Saturday, August 1, 2009
Program Insider: Australia to Upgrade Tigers
Australia’s latest defence capability plan (DCP), released July 1, reveals plans to upgrade or replace three types of helicopters in service with the country’s Defence Force (ADF). In particular, it looks at modernizing the mission equipment to its Eurocopter Tiger fleet, "to ensure the Australian Tigers retain currency with operational requirements." The new DCP predicts a "new phase — or phases — to maintain the effectiveness of the capability. This project is expected to provide system upgrades to the Armed Reconnaissance Helicopter (ARH), consistent with the parent Franco-German Tiger program.
"The upgrades may include weapons, engines, software, aircraft mission management system and ground support system upgrades." The package is expected to cost between A$100 million and A$500 million ($80m to $400m). The DCP says that "Defense will commence work on developing this phase for government consideration after 2016." Last month the Australian DoD flagged more specific modifications to the Tigers, to improve their interoperability with the army’s battlefield command-and-control system. DoD officials told Australian Senate defense budget hearings that the modifications include improved data-linking, to support transfer of targeting and situational awareness.

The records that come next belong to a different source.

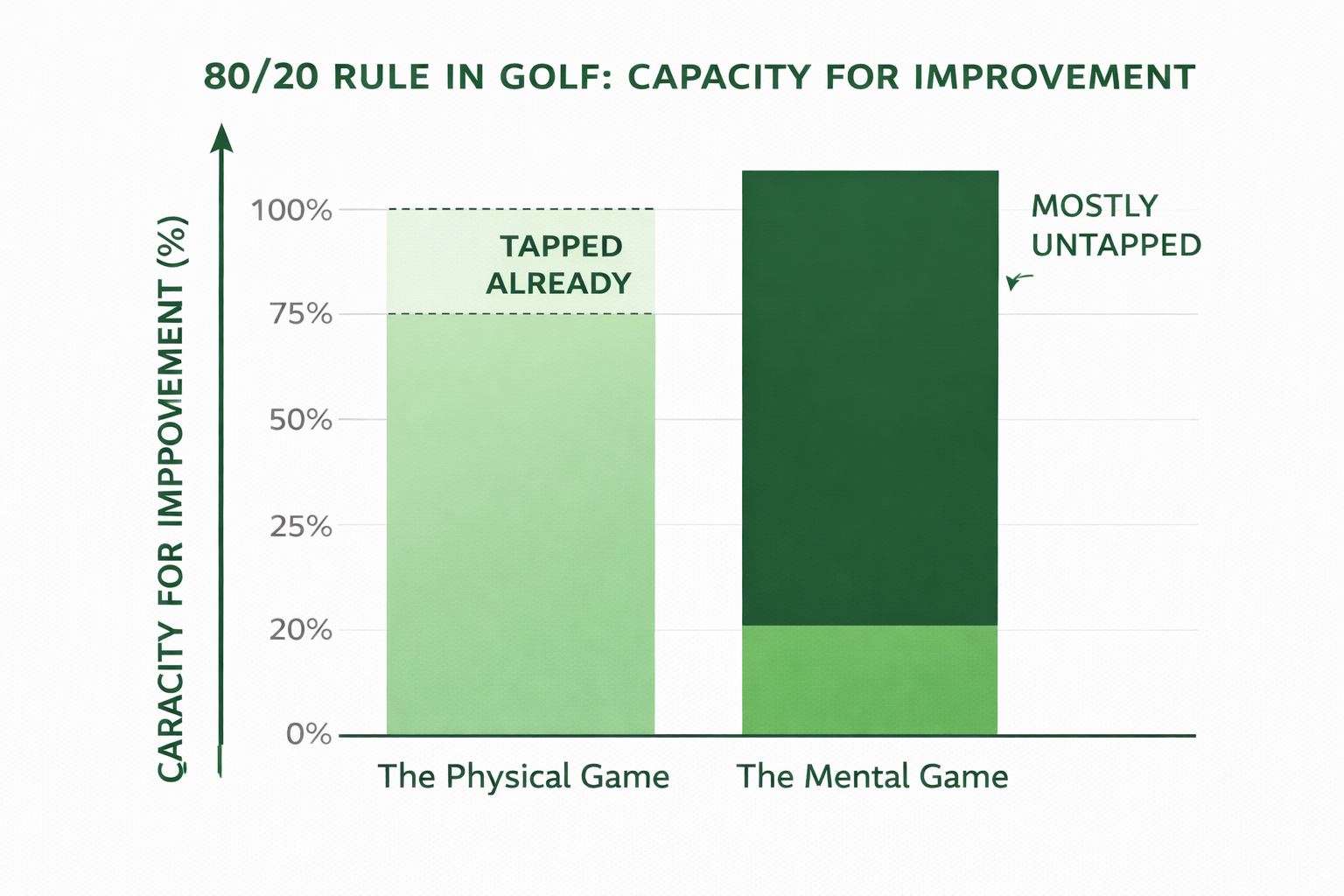 80/20 RULE IN GOLF: CAPACITY FOR IMPROVEMENT

CARACITY FOR IMPPOVEMENT (%)

100%
75%
50%
25%
20%
0%

TAPPED ALREADY

MOSTLY UNTAPPED

The Physical Game
The Mental Game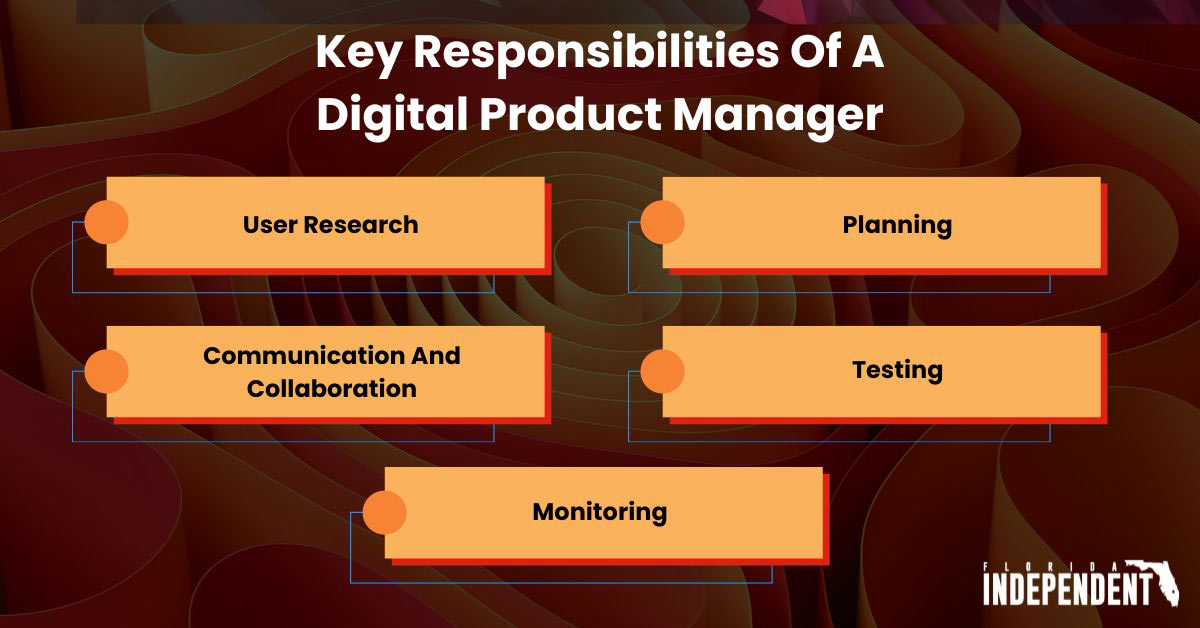 Key Responsibilities Of A Digital Product Manager

User Research

Planning

Communication And Collaboration

Testing

Monitoring

FLORIDA INDEPENDENT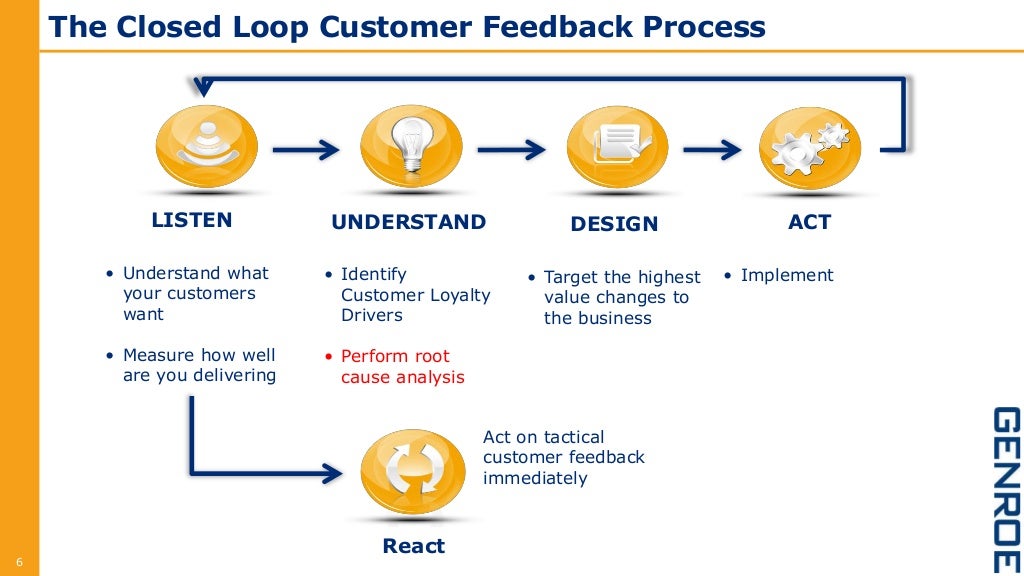 The Closed Loop Customer Feedback Process

LISTEN

• Understand what your customers want

• Measure how well are you delivering

UNDERSTAND

• Identify Customer Loyalty Drivers

• Perform root cause analysis

DESIGN

• Target the highest value changes to the business

ACT

• Implement

Act on tactical customer feedback immediately

React

GENROE

6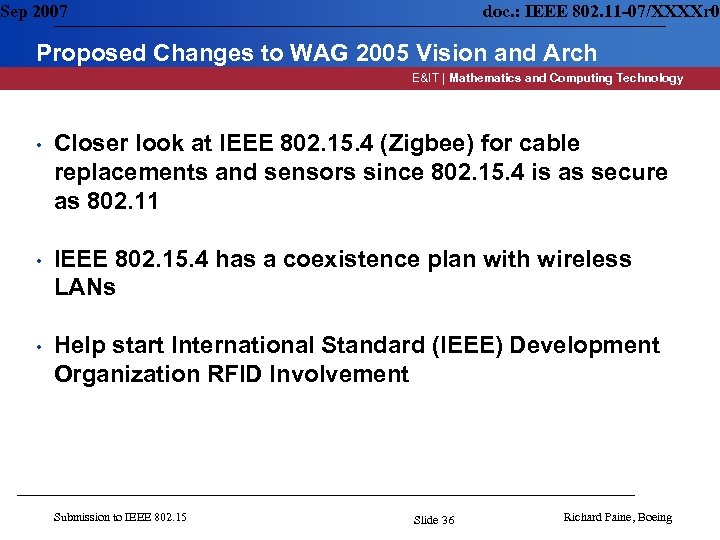 Sep 2007

doc.: IEEE 802.11-07/XXXXr0

Proposed Changes to WAG 2005 Vision and Arch

E&IT | Mathematics and Computing Technology

• Closer look at IEEE 802.15.4 (Zigbee) for cable replacements and sensors since 802.15.4 is as secure as 802.11

• IEEE 802.15.4 has a coexistence plan with wireless LANs

• Help start International Standard (IEEE) Development Organization RFID Involvement

Submission to IEEE 802.15

Slide 36

Richard Paine, Boeing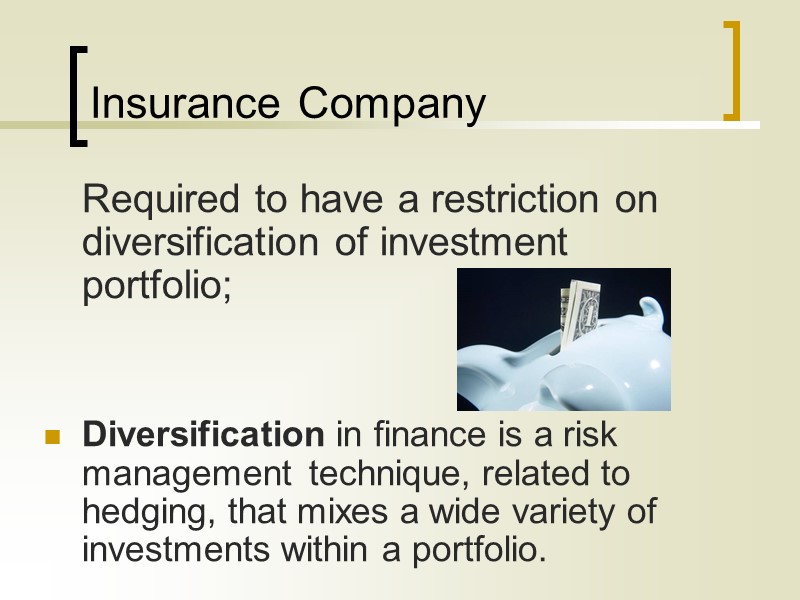 Insurance Company

Required to have a restriction on diversification of investment portfolio;

Diversification in finance is a risk management technique, related to hedging, that mixes a wide variety of investments within a portfolio.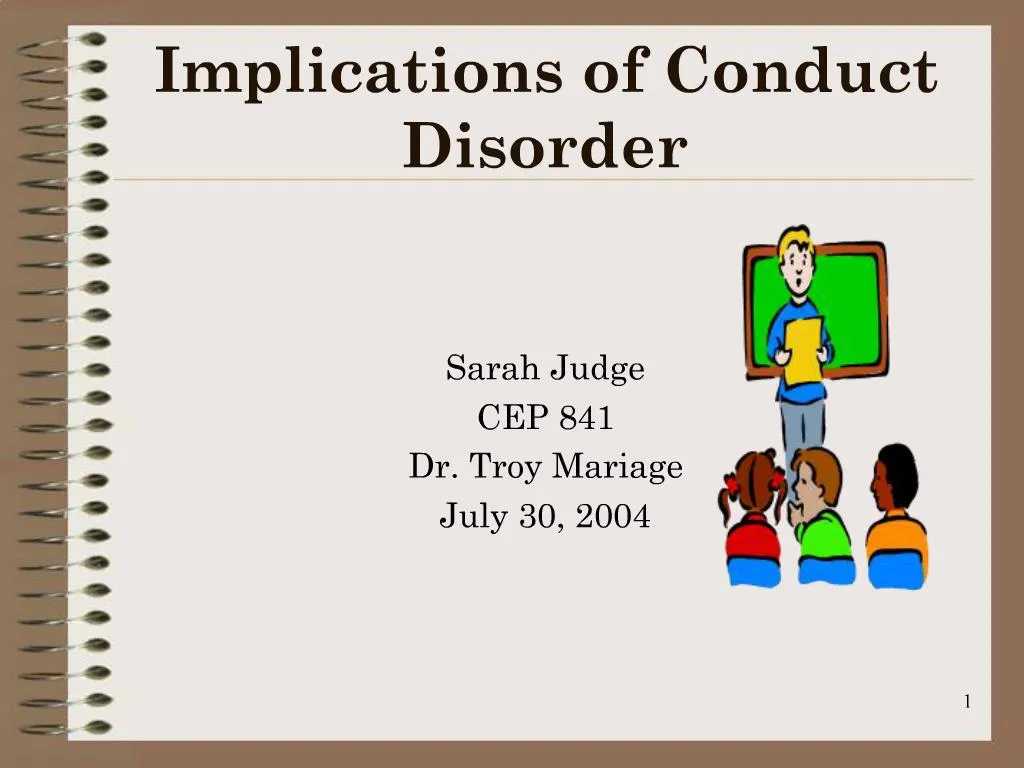 Implications of Conduct Disorder

Sarah Judge
CEP 841
Dr. Troy Mariage
July 30, 2004

1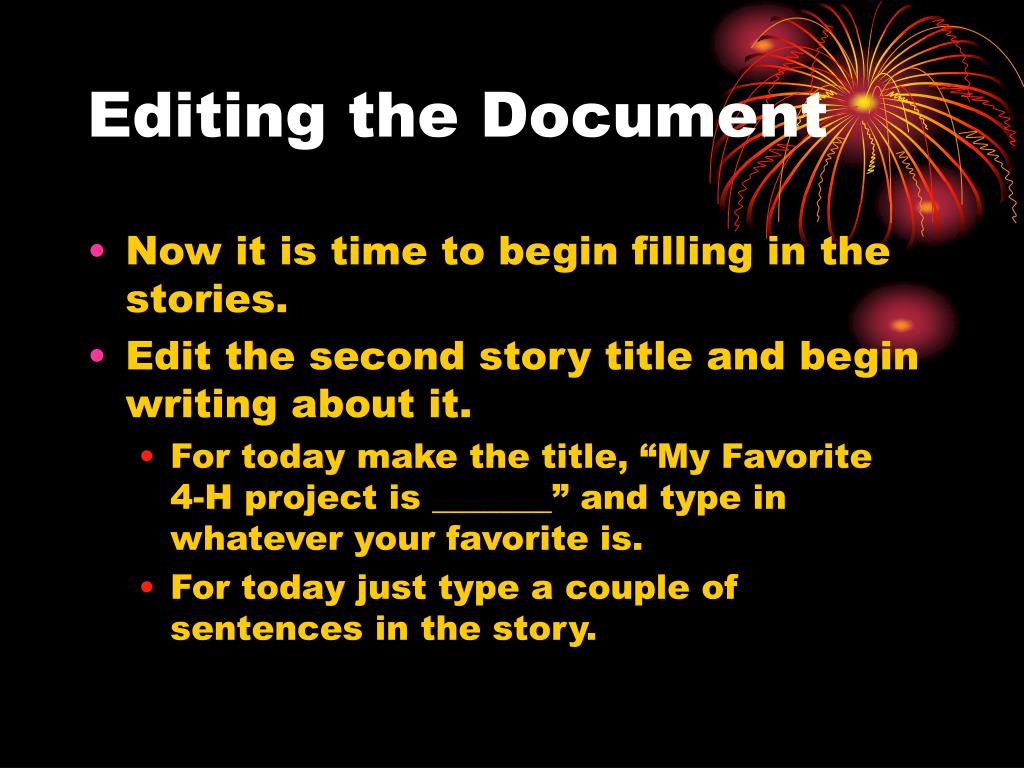 Editing the Document

• Now it is time to begin filling in the stories.
• Edit the second story title and begin writing about it.
  • For today make the title, “My Favorite 4-H project is _______” and type in whatever your favorite is.
  • For today just type a couple of sentences in the story.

Australia remains in the delivery phase for its Tiger fleet. Twelve ARHs are currently in service with six more under assembly, at Australian Aerospace at Brisbane, and four more to come. Two squadrons, the 161st and 162nd, have been formed at Darwin as part of the Army’s new ARH regiment.
If, as widely predicted, France sends some of its own Hélicoptère d’Appui Protection (HAP)-variant Tigers to Afghanistan, Australia is expected to send at least one observer to join them. If the political decision is taken, an initial three aircraft from the ALAT (Aviation Légère de l’Armée de Terre) 4th Airmobile Brigade will be dispatched.
The HAP combat support Tiger is said to be "technically and operationally" ready for deployment, with two years of operational training with the elite 4th Brigade under its belt. The DCP also sets Initial Operational Capability (IOC) dates for new Royal Australian Navy (RAN) Seahawks and F-model Chinooks for the Army. Australia wants to achieve IOC with its replacement Seahawks for both the cancelled Kaman SH-2G (A) Seasprite and existing S-70B-2 fleets between 2014 and 2016. First pass approval (initial agreement) to procure 24 Sikorsky MH-60Rs is scheduled for between now and mid-2011. Second pass — formal acquisition approvals — should happen between mid-2010 and mid-2012.
The new aircraft will replace RAN’s 16 existing Seahawks, which are scheduled to be withdrawn from service by 2019. The acquisition is forecast to cost between A$500 million and A$1.5 billion ($400m to $1.2bn). The Army will not achieve IOC with its seven new Boeing CH-47F Chinooks before 2016. In the meantime, it plans to issue tenders later this year for a deeper maintenance support capability for its six existing CH-47D aircraft. The DCP says that government approvals to proceed with the CH-47F acquisition may not occur until mid-2012. This is despite Australia lodging a $560-million Foreign Military Sales (FMS) acquisition application for the aircraft with the U.S. DoD in April.
While FMS remains the planned purchase mechanism, the DCP says that the Australian industry is expected to realize work opportunities on the new aircraft through "design and fitment of additional mission equipment to the CH-47F, once they are delivered to Australia."